I think in make a proposal about Pipe Line operators to types.
So imagine that we have a problem, you can work with one or another type that you want, is almost like that.
protocol ConfigurableGrapqhl { } /// The behavior from grapqhl
protocol ConfigurableRestfull {} /// The behavior from rest
struct Service {
func get<T: ConfigurableGrapqhl | ConfigurableRestfull > {
/// we can treated the behavior here
}
}
I can think more things that we can use the operator to types
Disjunctions (logical ORs) in type constraints: These include anonymous union-like types (e.g. (Int | String) for a type that can be inhabited by either an integer or a string). "[This type of constraint is] something that the type system cannot and should not support."
enum Either<T, U> {
case lhs(T)
case rhs(U)

- Source material
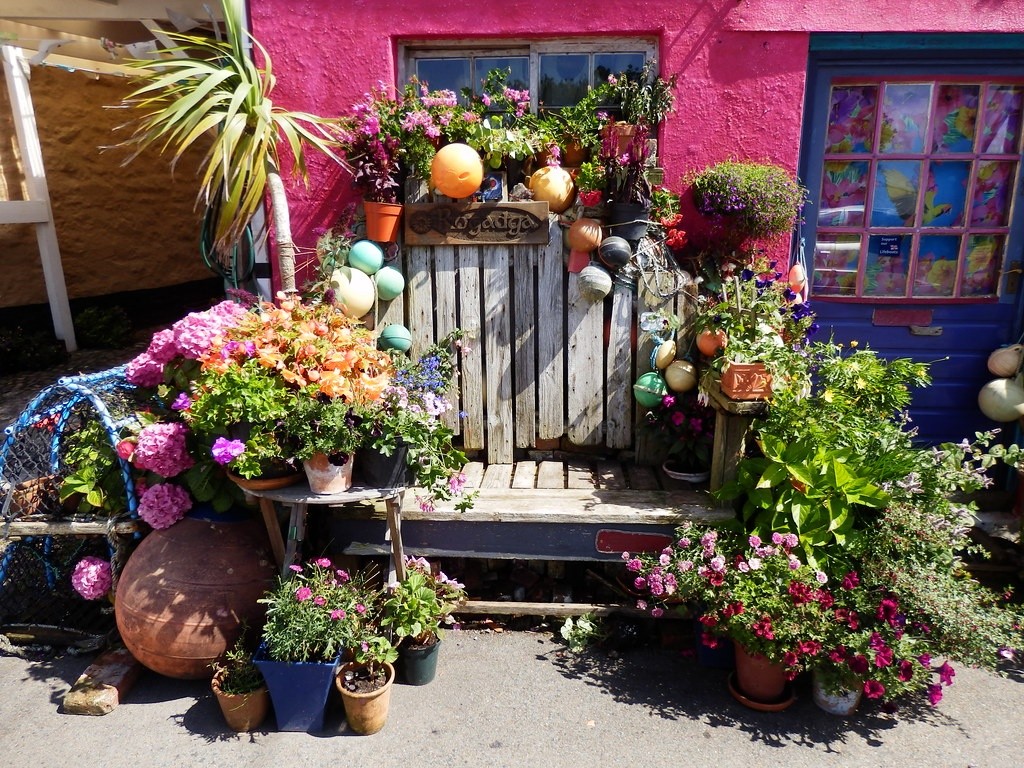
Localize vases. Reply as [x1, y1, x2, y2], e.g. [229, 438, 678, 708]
[362, 201, 401, 244]
[212, 667, 269, 731]
[393, 632, 441, 686]
[335, 659, 396, 735]
[253, 641, 343, 731]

- Task statement
Continue the post proposing a pipe operator for combining types, starting right after its last line.

- Output below
}
// Either<Int, String>
You could do some cool stuff by making that conform to the expressible protocols for trivial types like these let x: Either<Int, String> = 316
(However you can’t have something like Either<Int, UInt> because of conflicting conformance...)
This is where synthesized forwarding conformances would be most helpful, because to do this by hand you'd have to write the conditional conformances for both ExpressiblByX where T: ExperessibleByXand where U: ExpressibleByX.
And as you said, you can't even handle the case where both types are ExpressibleByX, even when you could disambiguate at the callsite using as.